It wasn’t very strange for unusual people to show up to 221B Baker Street but for peculiar looking and sounding people to show up with luggage was very odd indeed. As far as she was concerned, neither of her tenants had any relatives besides Sherlock, who only had a rather pudgy brother, his ever-growing waistline due to the fact he ingested quite a substantial amount of cakes.
But the girl before her, quite well versed in flattery from the way she blatantly ignored the fact that Martha Hudson was deep into her sixties and had the wrinkles, due to old age and stress, to show for it, was not the man she had seen arguing with Sherlock Holmes on every occasion he had been over.
However, if Martha Hudson had paid closer attention as Sherlock had always advised her, he’d have noticed there was some, not a substantial number but some all the same, similarities between Mycroft Holmes and the young girl who introduced herself as Margaux. The foreheads of the two English citizens in question, for example, were both of the same height if one ignored the fact that the former had a greatly receding hairline making the protruding forehead seem much more ample in the space it took up.

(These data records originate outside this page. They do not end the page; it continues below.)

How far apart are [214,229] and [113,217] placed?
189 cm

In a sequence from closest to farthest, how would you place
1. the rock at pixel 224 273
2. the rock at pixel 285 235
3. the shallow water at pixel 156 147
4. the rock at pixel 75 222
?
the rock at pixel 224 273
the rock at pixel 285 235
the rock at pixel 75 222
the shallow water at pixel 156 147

The eyes were another, the same tinting that caused their appearance to take on different colors, all depending on the colors that they reflected on which would only happen between blood-relatives, more likely between a parent and a child.
Only one similarity remained between the pair, who were nothing alike in mind or appearance save for the facts already given to you and the following which I am to tell you know, was the girl and the man were both extraordinarily well-versed in the fake science called ‘The Science of Deduction’ in which a person could come to a very precise conclusion based of behaviors, appearances and logic if they only paid close attention to such details and could easily recall which of the former related to which conclusion they were aware of. But as Mrs. Hudson had not been subjected to the last of the deductions, her obliviousness to the comparison is quite forgiven for it is easily missed if one was not looking for it.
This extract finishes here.